Paulina, cuyo caso ha alcanzado atención internacional, tenía 13 años de edad en julio de 1999 cuando fue violada por unos drogadictos que irrumpieron en su casa en Baja California. A pesar de tener derecho a que se le practicara un aborto, funcionarios públicos y médicos del servicio de salud del Estado le impidieron ejercer su decisión de interrumpir el embarazo a través de amenazas y presiones, proporcionándole información errónea y abusando de su autoridad.

Durante un periodo de dos meses, Paulina fue coaccionada a desistir de su decisión por activistas anti-elección quienes, sin autorización, la visitaron en el hospital donde estaba internada. El Procurador de Justicia del Estado llevó a Paulina y a su madre en su vehículo oficial a visitar a un sacerdote, quien les advirtió que la Iglesia Católica considera que el aborto es un pecado para que se desistieran de su decisión de que Paulina abortara. Finalmente, el médico disuadió a Paulina y a su madre haciéndoles creer erróneamente que la menor podía morir o quedar estéril a consecuencia de este procedimiento.
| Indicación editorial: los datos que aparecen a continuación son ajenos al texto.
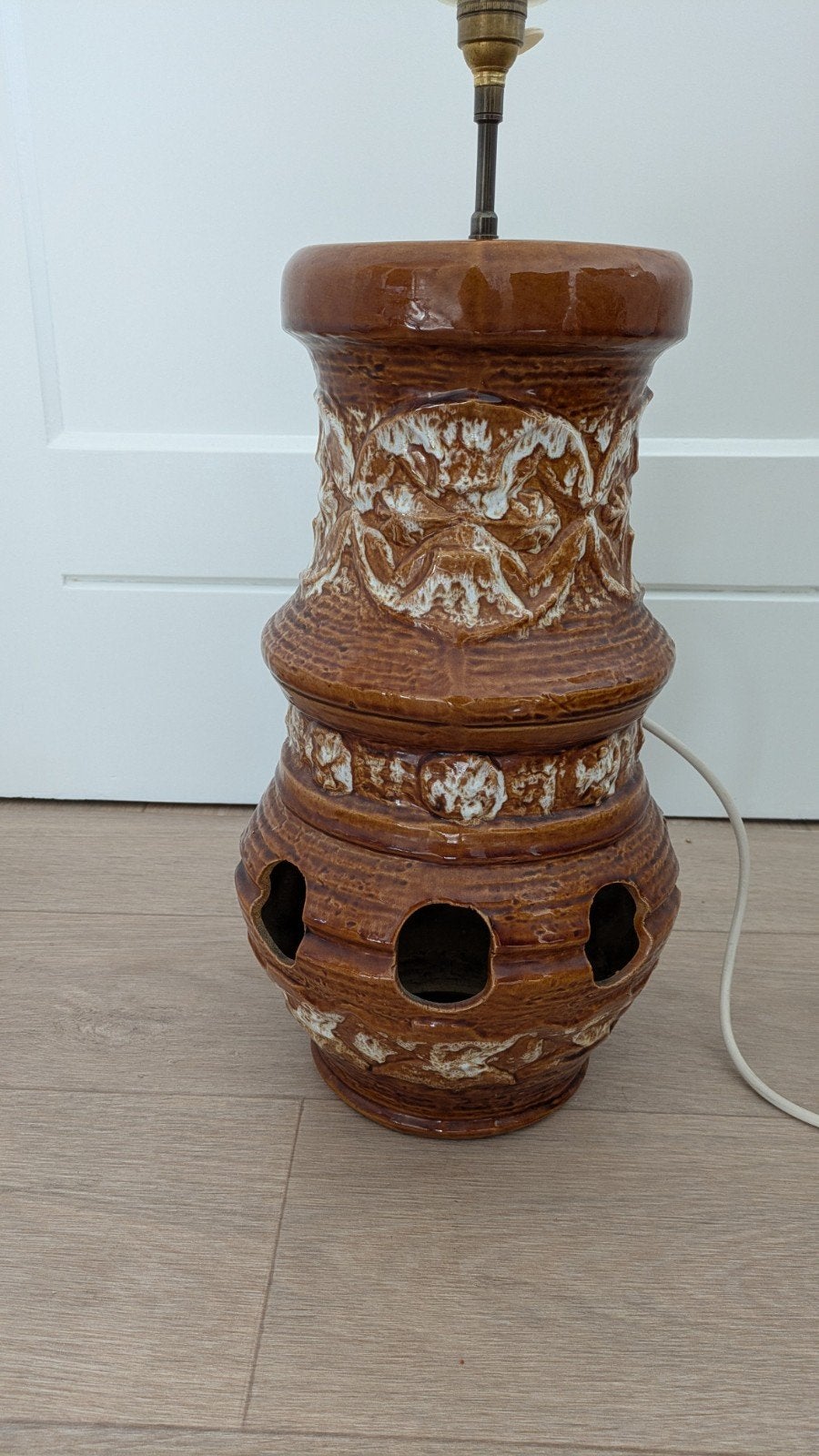 Vintage jaren 70 vloerlamp 2 fittingen 2 lichtbronnen, Ophalen of Verzenden, Minder dan 100 cm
Los peticionarios pretenden que México reconozca su responsabilidad internacional por la violación de los derechos de Paulina a una protección judicial, a su autonomía reproductiva y a su intimidad. Asimismo buscan que el Gobierno Mexicano garantice el ejercicio del derecho a un aborto legal a las víctimas de violación. Finalmente, buscan una indemnización para Paulina y su familia y proponen al gobierno que promulgue regulaciones que establezcan el uso de la anticoncepción de emergencia para las víctimas de violación dentro de los servicios médicos básicos.

Las negociaciones con el Gobierno Mexicano empezarían una vez que la Comisión Interamericana declare admisible la petición. Si los esfuerzos de negociación llegaran a fracasar, el caso podría ser enviado a la Corte Interamericana de Derechos Humanos.